Escribe la continuación del texto sobre Foucault y Simeon Wade a partir de su última frase.

§ EXTRACTO DE LA FUENTE:
——
Michel Foucault (1926-1984). Filósofo, historiador, sociólogo y psicólogo francés. Profesor en varias universidades francesas y estadounidenses, cuyo trabajo crítico en especial sobre las instituciones sociales, sobre la sexualidad y el poder ha sido muy debatido e influyente desde la segunda mitad del siglo XX y hasta la actualidad.
Simeon Wade. Tras doctorarse en Harvard sobre Historia intelectual de Occidente en 1970, se mudó a California y trabajó como profesor en la escuela de posgrado de Claremont. Más adelante, Wade dio clases en varias universidades del Sur de California y ejerció de enfermero de salud mental. Murió en 2017.
Avance
A veces los libros son la historia que hay detrás de los mismos. Este es uno de esos casos. Recupera el empeño de una estudiante de Letras, Heather Dundas, por buscar un manuscrito que pudiera servir a sus intereses de ridiculizar a Michel Foucault, a quien odiaba. Encontró una gran historia y un viejo ermitaño y desdentado, al que convirtió en amigo. Era Simeon Wade y había sido un exaltado fan de Michel Foucault que, de joven, al enterarse de que este iba a pasar una temporada en Berkeley, hizo todo lo que supo para atraerlo. ¿Qué se le ocurrió? Montarle una experiencia lisérgica en pleno Valle de la Muerte evocando a Artaud y su experiencia con el peyote de los tarahumaras, «suspendido entre las formas, esperando tan solo el viento». A la primera, el francés no contestó, pero ante la perseverancia de Wade y de su novio acabó aceptando: «Hay que reconocerle al francés —señala la periodista Maite Rico en su reseña— una apertura de miras y una audacia estimables, por aceptar la invitación de un par de pirados que no conoce, y que unos días después lo están recogiendo en el aeropuerto de Los Ángeles». Y así es como en Zabriskie Point, con Strauss y Stockhausen sonando de fondo, previa ingesta de LSD, Foucault dice: «El cielo ha estallado y llueven estrellas sobre mí. Sé que esto no es cierto pero es la Verdad». Además del viaje metafórico, los anfitriones le tenían preparado a Foucault un viaje literal por Bear Canyon, donde varios amigos vivían en cabañas, en una especie de comuna taoísta. «Una arcadia sin mujeres que Foucault disfrutó particularmente, como si fuera un maestro peripatético, abrumado por la devoción de aquellos muchachos atractivos que le preguntan y le piden consejos». Ante aquella devoción, él exclamaba: «¡Solo soy un hombre normal y corriente!».
——
Una serie de registros:

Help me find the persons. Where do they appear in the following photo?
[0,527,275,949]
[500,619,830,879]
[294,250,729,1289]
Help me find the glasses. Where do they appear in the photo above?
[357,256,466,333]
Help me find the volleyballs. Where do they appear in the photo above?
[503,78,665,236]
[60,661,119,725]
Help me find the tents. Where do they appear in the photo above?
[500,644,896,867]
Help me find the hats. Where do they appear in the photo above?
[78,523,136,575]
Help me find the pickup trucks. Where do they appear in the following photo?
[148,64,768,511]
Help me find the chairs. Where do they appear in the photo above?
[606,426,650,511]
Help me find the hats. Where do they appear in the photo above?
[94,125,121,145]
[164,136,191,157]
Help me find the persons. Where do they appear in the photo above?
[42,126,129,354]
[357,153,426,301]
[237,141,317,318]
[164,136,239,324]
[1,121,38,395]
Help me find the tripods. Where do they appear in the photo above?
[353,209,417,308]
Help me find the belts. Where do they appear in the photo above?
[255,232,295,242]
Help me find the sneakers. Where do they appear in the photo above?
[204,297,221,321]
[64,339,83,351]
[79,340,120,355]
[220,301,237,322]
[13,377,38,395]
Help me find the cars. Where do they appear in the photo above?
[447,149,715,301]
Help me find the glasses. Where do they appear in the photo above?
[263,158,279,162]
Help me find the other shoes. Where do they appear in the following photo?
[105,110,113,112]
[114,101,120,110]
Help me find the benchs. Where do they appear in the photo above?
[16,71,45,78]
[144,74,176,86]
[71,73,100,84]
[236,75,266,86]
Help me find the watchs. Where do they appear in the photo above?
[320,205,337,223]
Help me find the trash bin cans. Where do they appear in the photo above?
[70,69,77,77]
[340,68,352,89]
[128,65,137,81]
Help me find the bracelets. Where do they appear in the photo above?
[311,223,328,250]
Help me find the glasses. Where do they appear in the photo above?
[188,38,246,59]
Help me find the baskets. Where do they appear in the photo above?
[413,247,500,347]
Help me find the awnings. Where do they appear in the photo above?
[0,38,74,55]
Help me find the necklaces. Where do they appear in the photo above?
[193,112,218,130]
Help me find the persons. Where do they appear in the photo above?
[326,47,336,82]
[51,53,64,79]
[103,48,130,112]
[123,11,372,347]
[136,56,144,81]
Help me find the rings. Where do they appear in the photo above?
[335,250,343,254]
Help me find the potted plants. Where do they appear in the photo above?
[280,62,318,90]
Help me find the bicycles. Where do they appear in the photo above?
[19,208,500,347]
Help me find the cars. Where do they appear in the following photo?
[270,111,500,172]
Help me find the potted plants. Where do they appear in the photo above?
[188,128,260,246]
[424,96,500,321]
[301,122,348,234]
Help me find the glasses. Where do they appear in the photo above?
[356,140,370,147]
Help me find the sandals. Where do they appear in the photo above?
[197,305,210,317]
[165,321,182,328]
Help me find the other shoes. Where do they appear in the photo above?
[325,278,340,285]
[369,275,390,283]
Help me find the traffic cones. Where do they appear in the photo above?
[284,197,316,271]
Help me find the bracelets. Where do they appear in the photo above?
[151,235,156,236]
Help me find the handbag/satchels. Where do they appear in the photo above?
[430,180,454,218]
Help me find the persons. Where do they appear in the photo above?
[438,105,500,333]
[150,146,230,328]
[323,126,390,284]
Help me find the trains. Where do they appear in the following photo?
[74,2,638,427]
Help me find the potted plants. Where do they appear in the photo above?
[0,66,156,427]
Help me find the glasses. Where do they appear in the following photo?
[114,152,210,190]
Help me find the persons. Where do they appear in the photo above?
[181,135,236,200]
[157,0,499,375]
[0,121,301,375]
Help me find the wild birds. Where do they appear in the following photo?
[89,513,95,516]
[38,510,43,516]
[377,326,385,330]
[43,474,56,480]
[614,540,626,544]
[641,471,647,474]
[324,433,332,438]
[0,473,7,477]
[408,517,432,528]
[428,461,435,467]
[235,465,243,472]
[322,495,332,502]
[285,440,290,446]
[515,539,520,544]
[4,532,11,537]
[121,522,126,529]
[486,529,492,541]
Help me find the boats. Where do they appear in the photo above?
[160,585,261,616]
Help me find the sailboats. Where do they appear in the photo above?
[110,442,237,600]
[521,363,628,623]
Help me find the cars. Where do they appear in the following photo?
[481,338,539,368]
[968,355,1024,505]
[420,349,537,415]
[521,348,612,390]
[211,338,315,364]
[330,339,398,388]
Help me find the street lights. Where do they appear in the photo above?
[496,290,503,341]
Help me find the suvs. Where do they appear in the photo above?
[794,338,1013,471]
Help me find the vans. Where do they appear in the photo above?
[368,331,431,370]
——
§ RESPUESTA AL PROBLEMA:
En las páginas del libro se suceden los nombres sobre los que Foucault tiene algo que decir, las opiniones, las confidencias… Aparece un Foucault individualista, librepensador y refractario al dogmatismo que sorprende en la distancia corta. No se sabe cómo Simeon registró los datos, pero sí que se grabó la sesión que Foucault tuvo con los alumnos. Allí se presentó no como filósofo, sino como periodista. «Me interesa el presente, me sirvo de la historia para comprender lo que nos está sucediendo ahora». Y definió la tarea del intelectual: elaborar herramientas o técnicas de análisis para comprender los modos en que se manifiesta el poder. «No creo que exista una filosofía conservadora y una filosofía revolucionaria. La revolución es un proceso político, no es una ideología filosófica».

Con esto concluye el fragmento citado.